Around the same time, a young Viktor Orban was feted as one of Europe’s future democratic leaders after playing an instrumental role in Hungary’s post-communist transition to democracy. Had the field been less crowded in Europe, Orban could well have been nominated for the same honor as Aung San Suu Kyi, and for the same reasons.Trending Articles

Back then, you would have expected the fellow University of Oxford graduates to have a lot in common. Alas, the two also have much in common today—just all the wrong things. A summit between the two on June 5 epitomized the painful truth: On opposite sides of the earth, the two leaders have converged toward the same rejection of everything they once stood for.

Orban is reviled by many at the moment as the spiritual father of European right-wing populist illiberal democracy. He is a highly successful domestic politician who casts a long shadow over European politics and the West’s long-standing efforts for a peaceful and cohesive Europe under a liberal political and economic consensus.

He rose to power as a traditional center-right Christian democrat, in the mold of the German center-right Christian Democratic Union of Angela Merkel. But in the face of weak opposition from the center-left in Hungary and a threat from the more nationalistic, hard-right Jobbik party, he tacked right. And hard. Jobbik still exists in Hungary, but the erstwhile hard-right alternative is now positioning itself as a more centrist rival to Orban’s Fidesz party.

Meanwhile, Orban and his allies have captured virtually all the mainstream media in Hungary. The 2010 electoral returns gave him a supermajority in parliament, enabling him to change the constitution to permanently entrench an electoral advantage for his party, as well as to weaken the judiciary and the Constitutional Court in the face of the executive.

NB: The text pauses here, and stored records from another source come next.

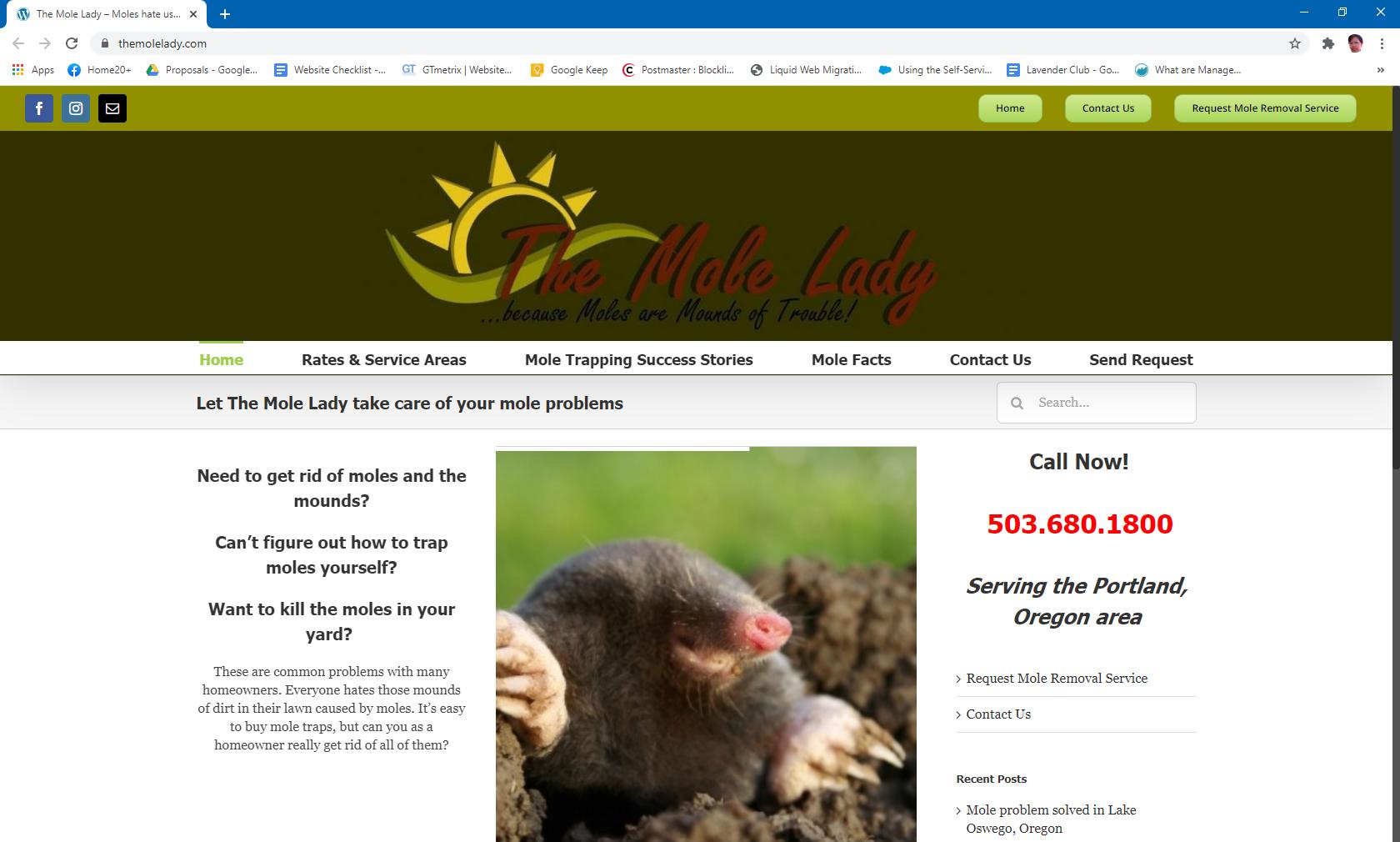 The Mole Lady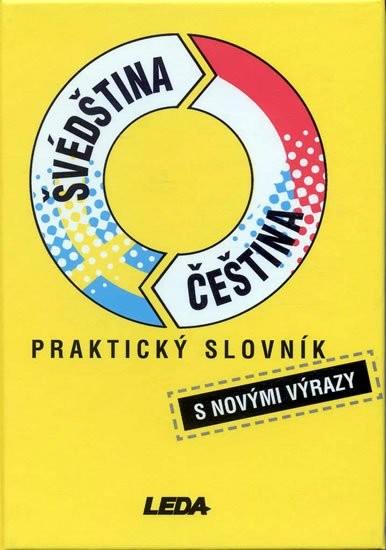Praktický slovník švédsko-český a česko-švédský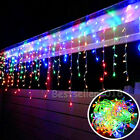 96 LEDs Romantic Icicle Curtain String Fairy Light Xmas Light RGB Wedding Party
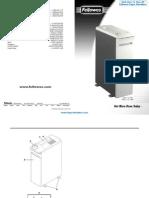 Fellowes Powershred C-120C Commercial Paper Shredder - FEL34125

These power grabs have developed alongside each other with a mutually reinforcing narrative of Hungarian ethnonationalist exceptionalism amid supposed permanent threats from external and internal enemies. The list of enemies is also highly predictable: Jews, most notably in the form of the boogeyman-in-chief, George Soros; Western liberals, under the heading of “Brussels”; Roma, derogatorily called Gypsiesnaturally; and Eastern Europe’s favorite historical antagonists, Muslims.

Orban’s path toward autocracy was voluntary—and driven at least in part by his need to shield himself from charges of corruption. Aung San Suu Kyi’s rise to power has been much less smooth and her turn toward oppression much more tragic. She spent much of the 1990s and early 2000s under house arrest in Myanmar, after her political movement, the National League for Democracy (NLD), posed a constant democratic threat to the entrenched political power of the military in her country.

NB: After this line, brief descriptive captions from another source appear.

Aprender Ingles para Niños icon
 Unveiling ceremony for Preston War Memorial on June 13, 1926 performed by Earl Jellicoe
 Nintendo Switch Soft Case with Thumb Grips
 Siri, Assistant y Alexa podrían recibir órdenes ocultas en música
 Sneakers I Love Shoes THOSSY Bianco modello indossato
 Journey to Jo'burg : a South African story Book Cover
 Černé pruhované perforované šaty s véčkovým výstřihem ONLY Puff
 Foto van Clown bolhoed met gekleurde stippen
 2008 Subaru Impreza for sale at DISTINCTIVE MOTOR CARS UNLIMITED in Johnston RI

Things came to a head after Cyclone Nargis in 2008, when the shambolic response of the military government to the natural disaster it gave them so much authority that it had to concede to a constitutional change and a so-called managed transition to democracy.

It was now seen as inevitable that Aung San Suu Kyi and her NLD would come to the political fore. What was not anticipated was the price that they would be willing to pay to come to power. The managed transition would mean that the military maintained full control of defense, security, foreign affairs, and strategic economic sectors—effectively all functions of the state that constitute its de jure but also de facto sovereignty—while the civilian government would be allotted the largest proportion of legislative seats to be democratically elected and would be given responsibility over areas of governance that did not interfere too much with the military’s interests and concerns.

Aung San Suu Kyi and her NLD finally ascended to their allotted role within Myanmar’s new constitutional arrangements in 2014. This was hailed as a huge step forward for a country that had suffered under five decades of military rule, and the international community regarded it as inevitable that the country would move ever more toward the Western model of liberal democracy under the leadership of Aung San Suu Kyi.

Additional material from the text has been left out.